「のんねぇ、おっきくなったら天使になるのぉ」



今思えば、昔の彼女は白い肌に黒い髪、といういかにも知的そうな雰囲気を醸し出していながらも、
どこか人とずれた感性を持った、いわゆる"不思議っ子"だった。

大人がちょっと首を傾げ、あるいは不気味がるような。


無論あの頃の俺(当時八歳)にとっては五歳年下の従妹、岩瀬希が不思議っ子だからと言って
それは大した問題ではなかったが。



だけど今になって考えてみれば、だ。
彼女はあのまま、どこか未知の領域を思わせるような部分を残したまま成長したって良かったはずだ。







彼女が、突然空を指さして土星、と呟いた日、
猿山の映ったテレビに張り付いて帰る、帰ると叫んでいた日々から、十年以上が経っていた。




彼女はマンモス校と呼ばれる超一般的(一般的を超すと何になるのかは不明だが)な私立高校に在学していて、将来の夢はこれまた超一般的で、むしろこんなのを夢にしている人は少ないんじゃないかとも思わせる、"OLになること"なのだという。

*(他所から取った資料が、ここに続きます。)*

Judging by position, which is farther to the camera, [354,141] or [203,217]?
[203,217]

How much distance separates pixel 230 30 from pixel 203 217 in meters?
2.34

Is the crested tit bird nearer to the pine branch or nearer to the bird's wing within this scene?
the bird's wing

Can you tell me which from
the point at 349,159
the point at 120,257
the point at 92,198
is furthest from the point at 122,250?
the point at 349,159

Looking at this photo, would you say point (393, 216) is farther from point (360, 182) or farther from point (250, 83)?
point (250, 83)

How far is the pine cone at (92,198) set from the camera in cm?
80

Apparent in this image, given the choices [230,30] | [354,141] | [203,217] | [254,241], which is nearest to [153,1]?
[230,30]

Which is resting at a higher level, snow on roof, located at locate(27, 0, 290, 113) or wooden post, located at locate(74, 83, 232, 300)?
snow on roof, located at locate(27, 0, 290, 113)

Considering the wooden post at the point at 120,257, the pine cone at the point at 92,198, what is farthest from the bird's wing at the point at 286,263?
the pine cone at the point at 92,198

髪は相変わらずの黒いストレートで、化粧の"け"の字も思わせない顔立ち。

どこにでもいるような、教室の中では "いるんだかいないんだか分かんないよねー"とかギャル達に
言われて大爆笑さえされてそうな女の子だ。



人付き合いが苦手、とか上がり症、とか少し人と違った趣味がある、とか
そんな些細な特徴すら持っていない。


たった二画で描かれているだけの「人」。



鉛筆で白い紙に名前を書いて、それを消しゴム消したらあっさり存在ごと消えてしまいそうな。
今のは少し言い過ぎかもしれないけど。




別に文句を言いたいわけではない。

だけど、たったその二画に何も脚色されないまま彼女は生きていくのかと思うと、
ここで変に従兄としての哀れみの心が生まれる。



その同情心から、俺は彼女とわりとまめに連絡を取り合い、他愛もない話をすることにしていた。
彼女が俺と話しているうちに少しでも"特徴"を持ってくれれば……なんていうちょっと上から目線で。

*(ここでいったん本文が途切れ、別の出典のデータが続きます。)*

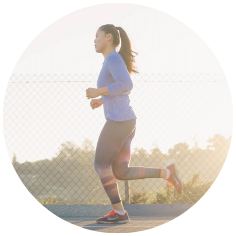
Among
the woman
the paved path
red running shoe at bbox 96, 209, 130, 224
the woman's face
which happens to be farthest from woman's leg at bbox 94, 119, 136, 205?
the woman's face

大学の友人と散々酒を浴びて帰ってくると同時に、尻のポケットに入れてあった携帯が震え始めた。
何だよーと意味なくその黒い塊に悪態をついてから、電話に出る。


しばらく続いた沈黙に、不自然な風の音。眉を顰める。





「夢って、叶えるためにあるんだよね」


いたずら電話かと思いいっそぶち切ってやろうかと思った瞬間、
その声が従妹の声にそっくりなことに気付き、
アルコール臭が酷いだろうため息をついて携帯を握りなおす。




「そうだね、うん。そうだよ」


閉まらない口で舌足らずに返す。会話の内容が何だったのかは、忘れた。



また大きな風の音が入った後、電話は一方的に打ち切られた。
まぁいいや、なんて適当に呟いて、俺はベッドにダイブする。




ふと思い返す。夢って何だ。
彼女の夢、OLなんて何もしなくても叶うものじゃないのか、俺は女じゃないから知らないけど。

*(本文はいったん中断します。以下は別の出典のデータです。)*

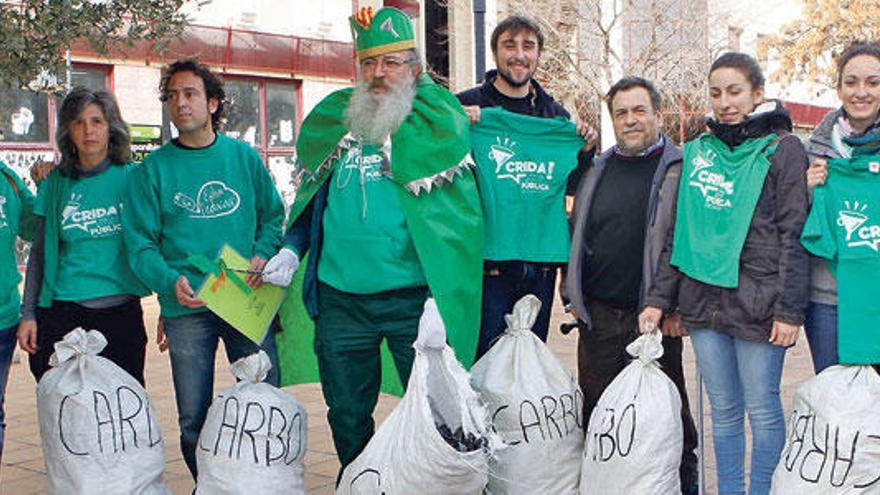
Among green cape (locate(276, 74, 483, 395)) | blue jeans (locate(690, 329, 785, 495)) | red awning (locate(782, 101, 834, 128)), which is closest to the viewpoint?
blue jeans (locate(690, 329, 785, 495))

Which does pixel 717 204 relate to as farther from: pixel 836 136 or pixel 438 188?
pixel 438 188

次にその黒い塊が全身を使って俺に存在をアピールしてきたのは、
俺が程良く寝汗を掻き始めて、酒も大分抜けかけてきた頃だった。


その電話を切った瞬間、俺は思わずため息混じりの笑い声を上げていた。





何故俺がこんなくだらないことに付き合わされる羽目になったんだ。さっぱり分からない。
変な同情心から首を突っ込んだことがいけなかったのか、うん、きっとそうだろう。


彼女は俺が危惧する必要のない、誰より大きな"特徴"を未だに残していた子だったのだ。
高校二年生にもなって、まったく笑える。俺の同情心を返せ。



俺はちゃんとあの頃釘を刺したのに。「人は天使にはなれないんだよ」って。